Seit einigen Tagen habe ich einen Gast im Garten, der sich zwar lautstark bemerkbar macht, aber leider unsichbar ist  

Zuerst dachte ich an eine Ente, allerdings ist mein Garten überschaubare 80qm klein, und keine Ente zu finden. Auch ein __ Reiher wäre mir definitiv aufgefallen 
__ Frösche klingen auch anders, zumindest die die ich schon gehört habe.
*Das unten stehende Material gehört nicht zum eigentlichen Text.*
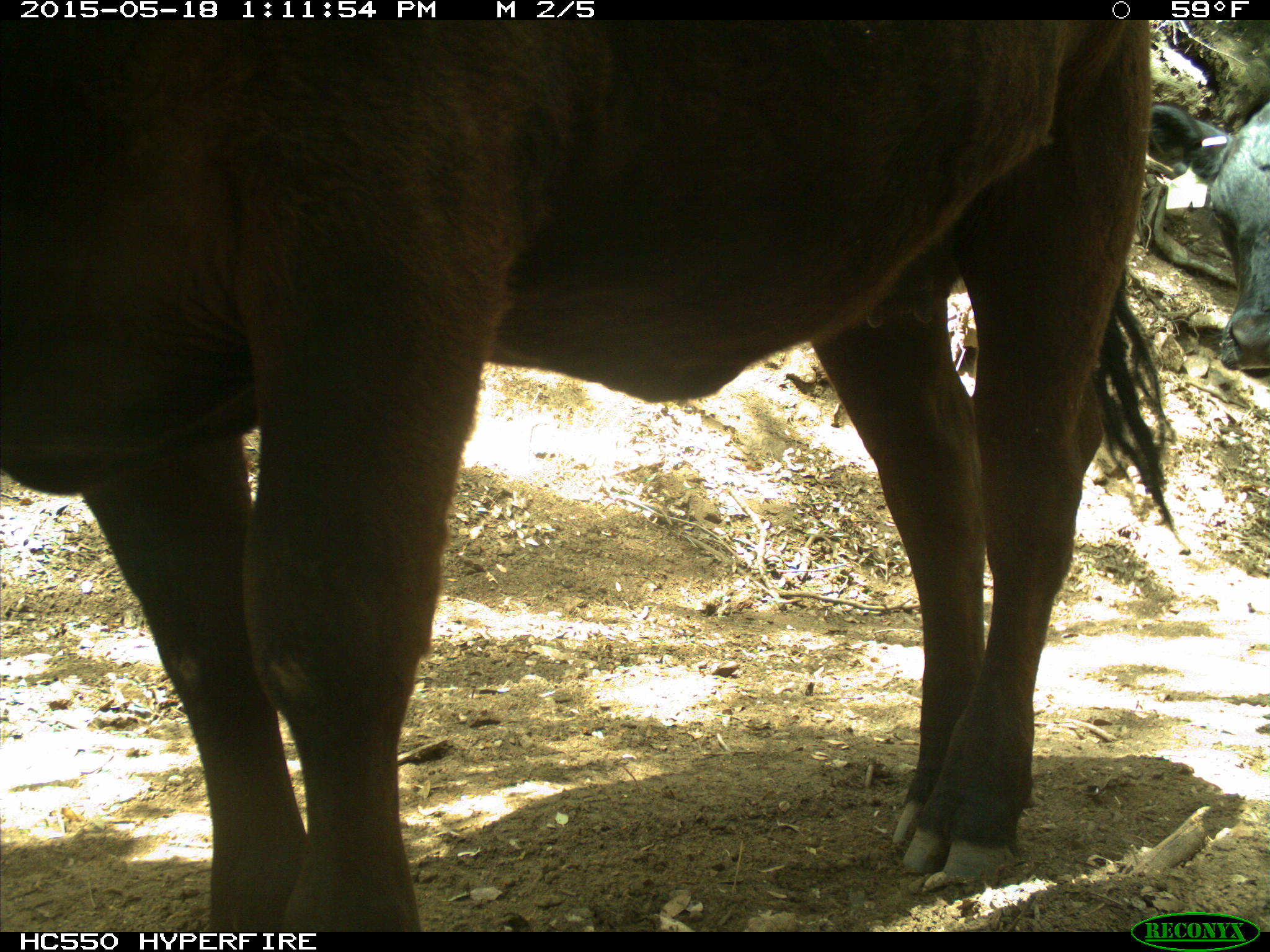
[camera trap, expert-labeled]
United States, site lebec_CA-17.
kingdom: Animalia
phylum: Chordata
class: Mammalia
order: Artiodactyla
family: Bovidae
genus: Bos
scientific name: Bos taurus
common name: domestic cow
Bos taurus (domestic cow).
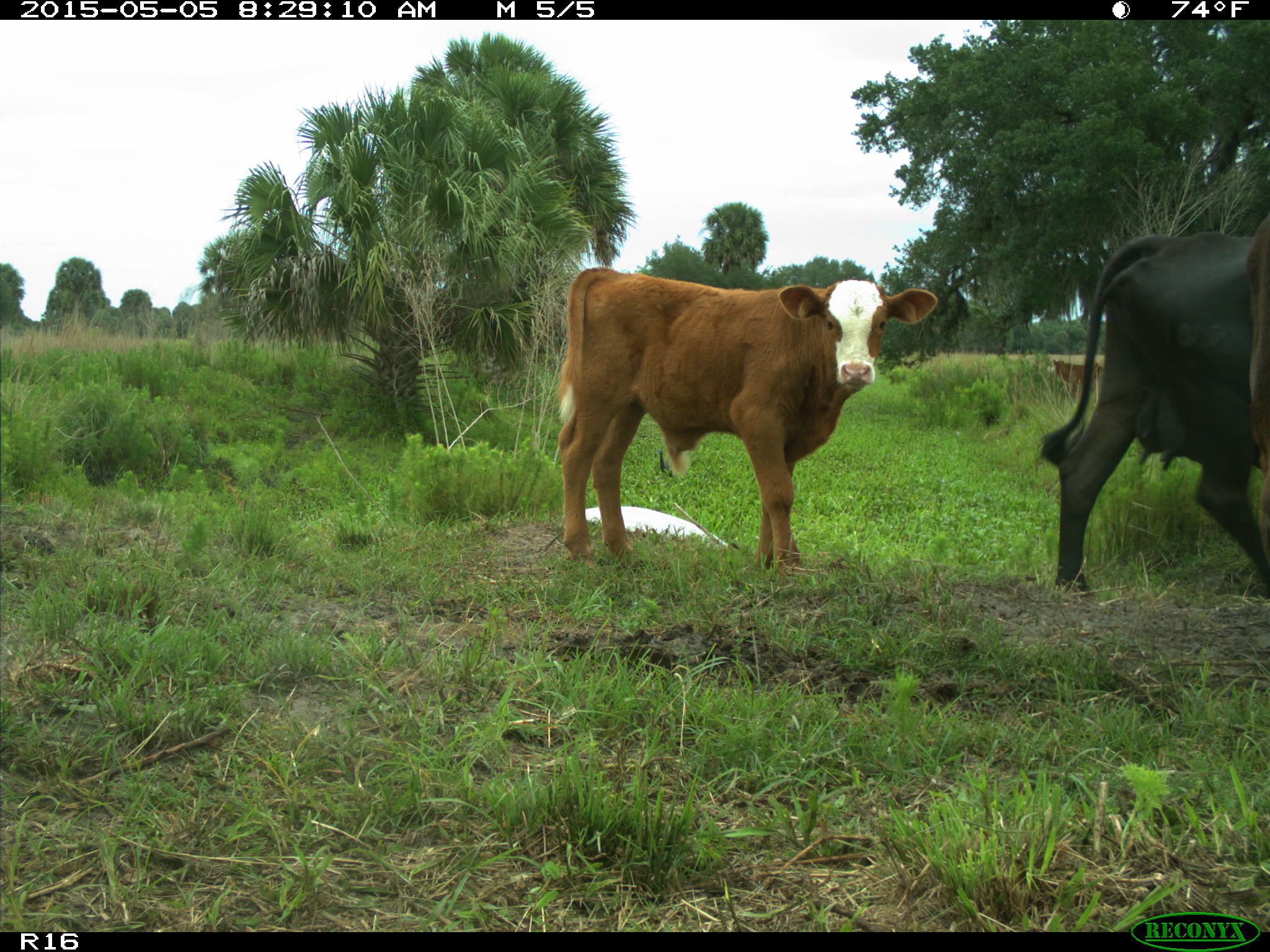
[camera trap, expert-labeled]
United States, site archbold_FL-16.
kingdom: Animalia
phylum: Chordata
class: Mammalia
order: Artiodactyla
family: Bovidae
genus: Bos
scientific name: Bos taurus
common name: domestic cow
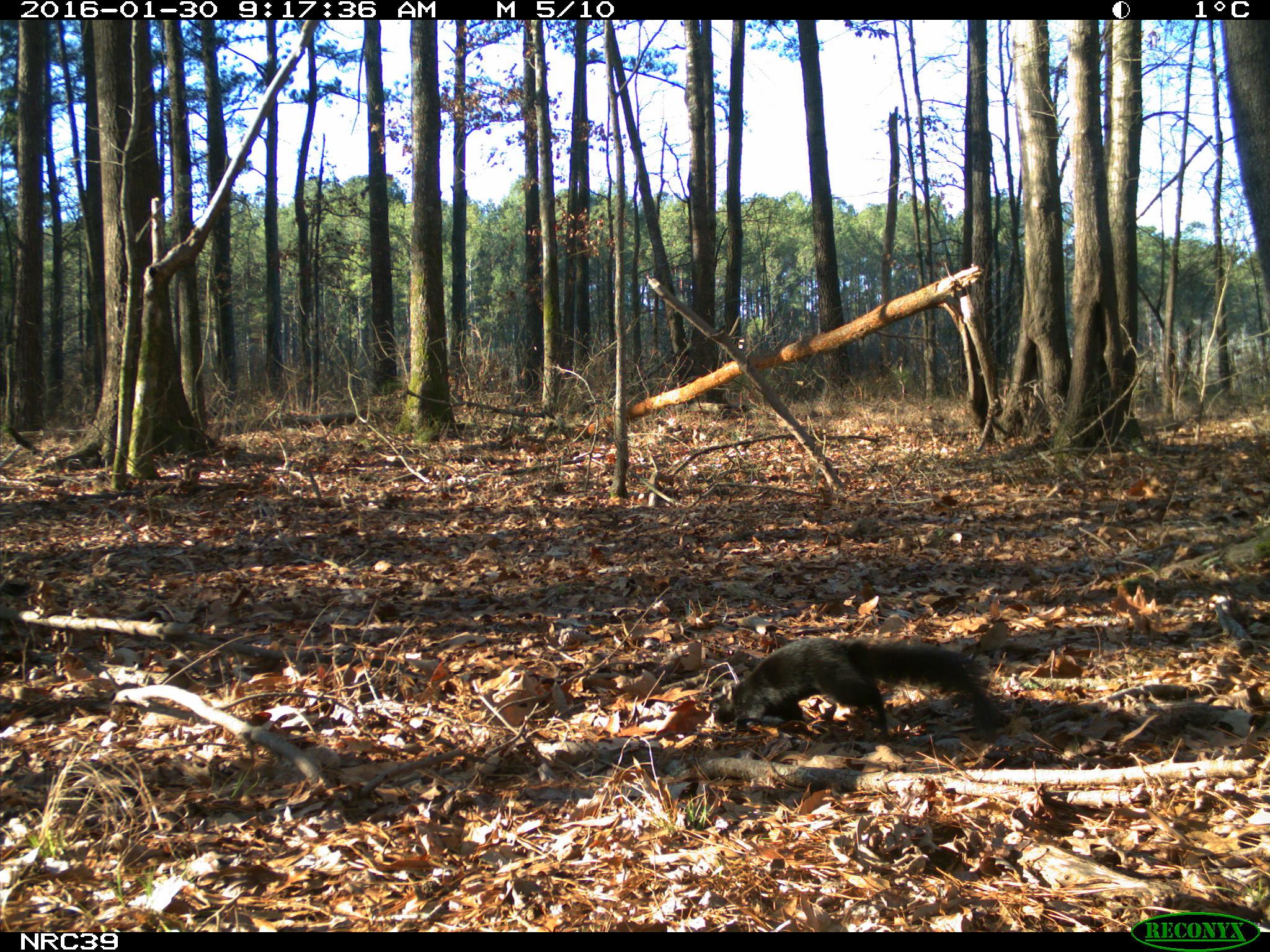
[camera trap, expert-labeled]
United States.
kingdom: Animalia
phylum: Chordata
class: Mammalia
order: Rodentia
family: Sciuridae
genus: Sciurus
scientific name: Sciurus niger cinereus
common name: eastern fox squirrel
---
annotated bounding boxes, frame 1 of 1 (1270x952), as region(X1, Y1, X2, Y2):
Eastern Fox Squirrel: region(706, 630, 1017, 748)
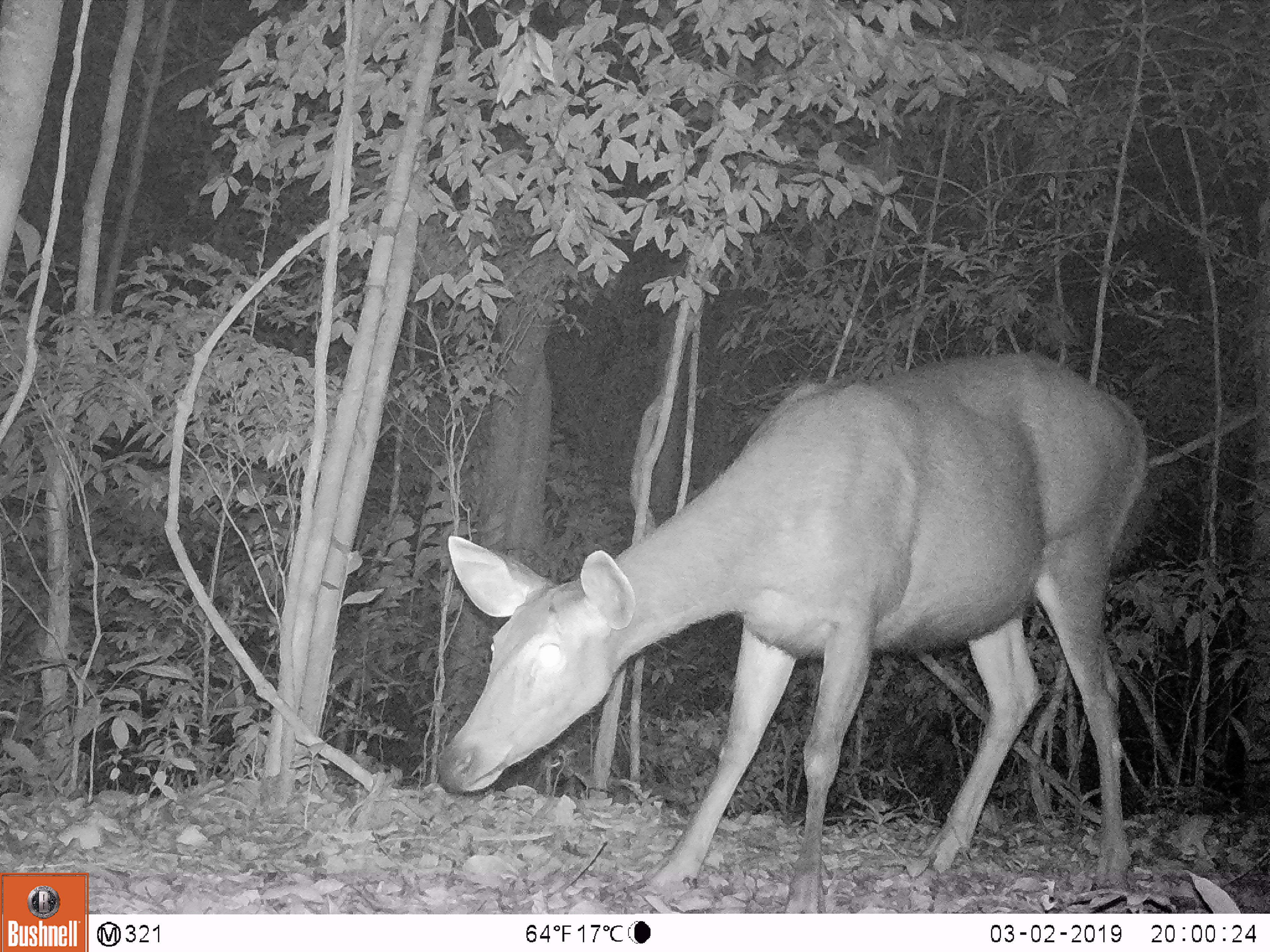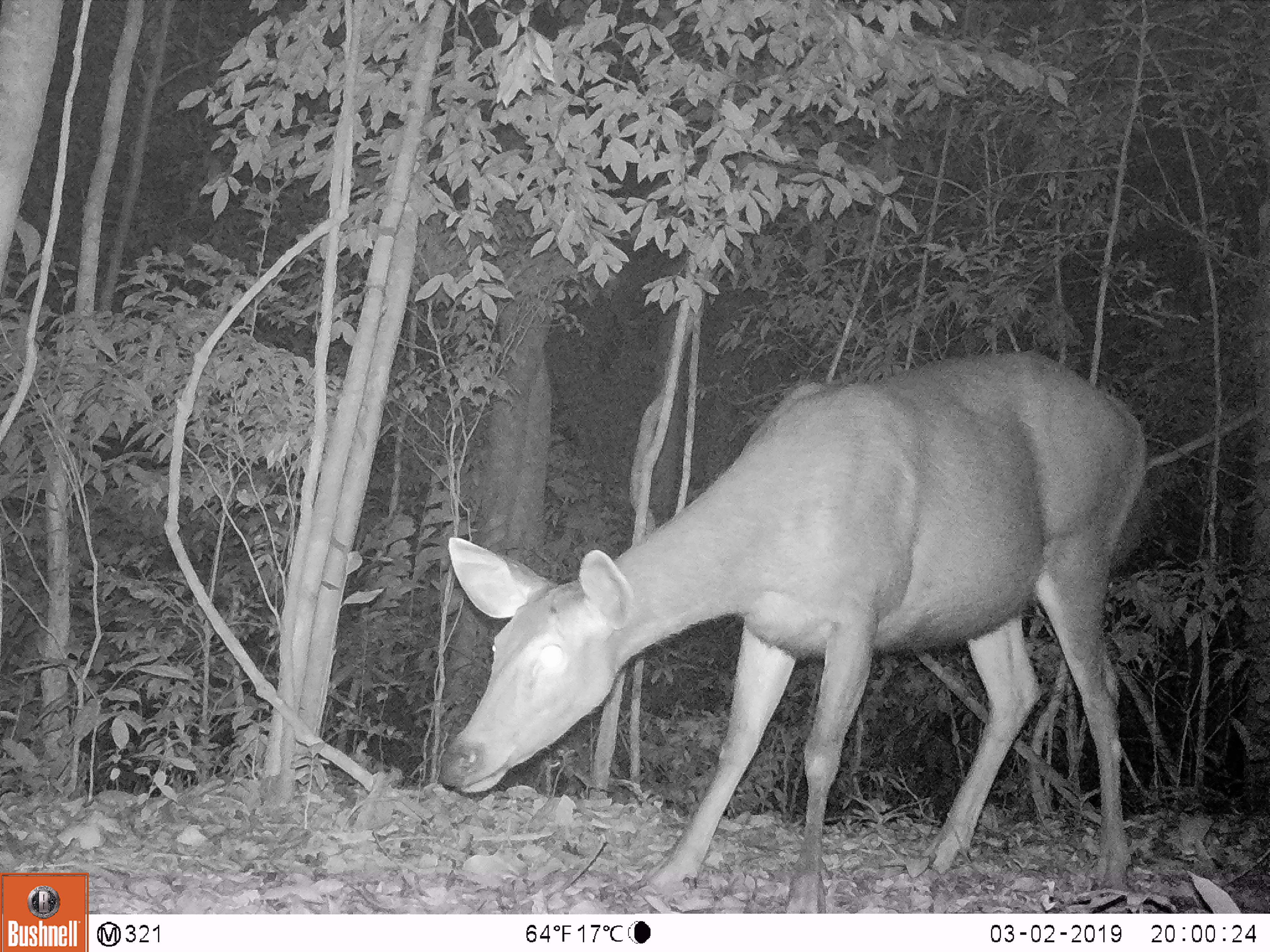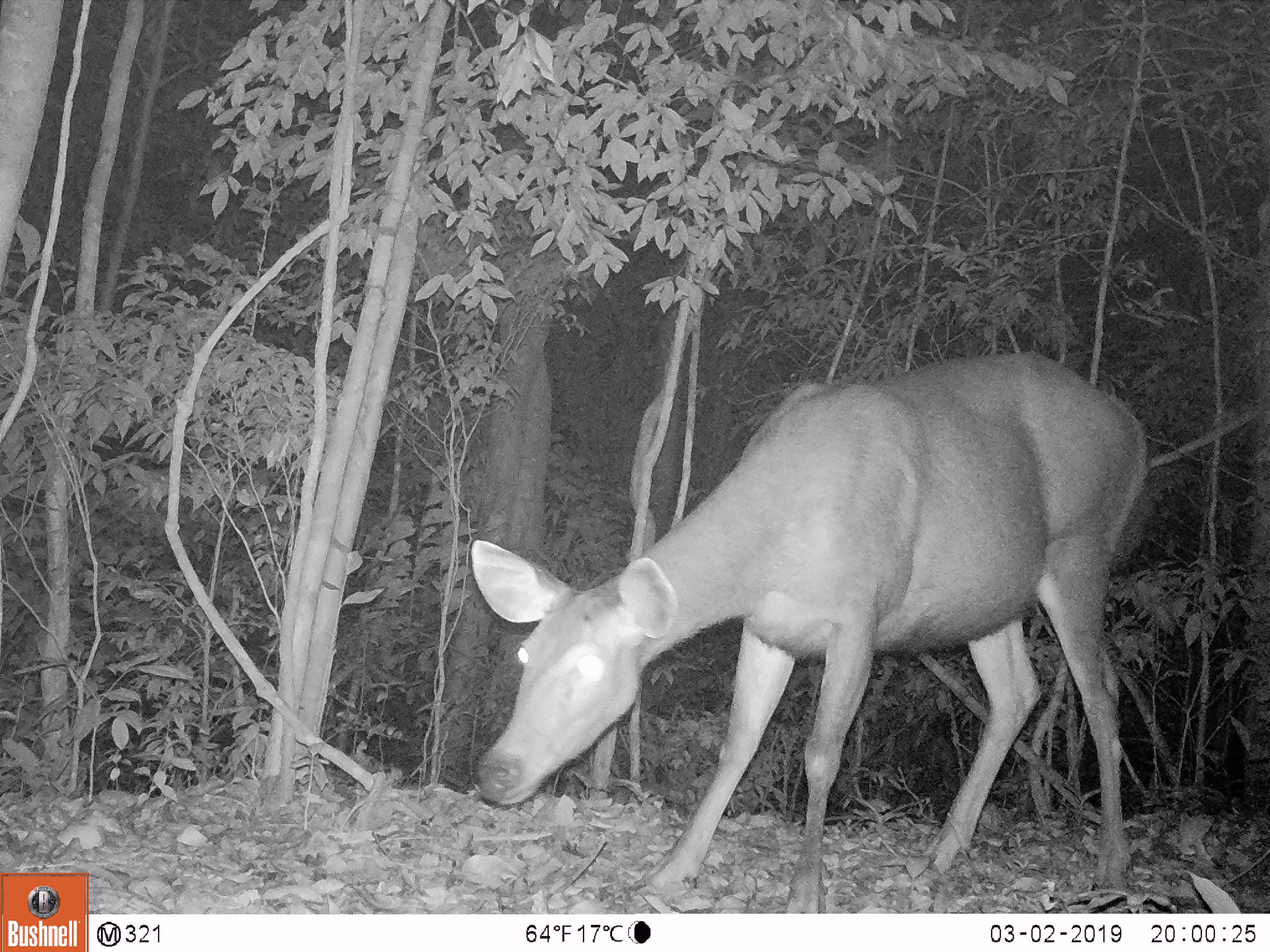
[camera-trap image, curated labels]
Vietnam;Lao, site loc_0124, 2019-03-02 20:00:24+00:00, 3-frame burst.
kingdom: Animalia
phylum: Chordata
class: Mammalia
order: Artiodactyla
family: Cervidae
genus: Rusa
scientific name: Rusa unicolor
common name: sambar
Sambar (Rusa unicolor). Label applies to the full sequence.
Das Tier - benennen wir es mal als solches - meldet sich tagsüber, als auch des Nachts ab und zu.
Letzte Woche müssen wir direkt vor ihm auf der Terrasse gesessen haben, so laut wie "es" war. Nur finden können wir es nicht.
Habe schon an einen Igel gedacht, aber die klingen anders, auch Krähen und Elstern kann ich zu 100% ausschließen.
Da ich mal stark davon ausgehe, dass es keinen unsichtbaren "Entenreiherfrosch" gibt, bin ich mit meinem Latein so ziemlich am Ende.
Hat jemand eine Ahnung was das sein könnte?


----------



## Christine (24. Aug. 2008)

*AW: Unsichtbarer "Entenreiherfrosch"*

Hallöle meine Liebe,

könntest Du vielleicht das Geräusch, das der "Entenreiherfrosch" von sich gibt, etwas näher beschreiben. Denn Elstern, __ Frösche, Igel machen doch alle recht unterschiedliche Geräusche - zumindest meiner Meinung nach. 

Ich habe z.B. heute ein merkwürdiges "Klackidiklack" gehört. Es erwies sich als Eichhörnchen bei der Haselnussernte.


----------



## sanny (24. Aug. 2008)

*AW: Unsichtbarer "Entenreiherfrosch"*

So viele verschiene __ Frösche und __ Kröten es gibt, so viele verschiedene Ruftöne gibt es.
Es muß ja ziemlich klein oder gut getarnt sein, da tip ich eher auf diese Art Besucher.

Gibt´s nicht so ´ne I-Net Seite, wo man sich die ganzen Laute von Fröschen und Kröten anhören kann? 
Ich meine, ich hätte sowas mal gesehen.....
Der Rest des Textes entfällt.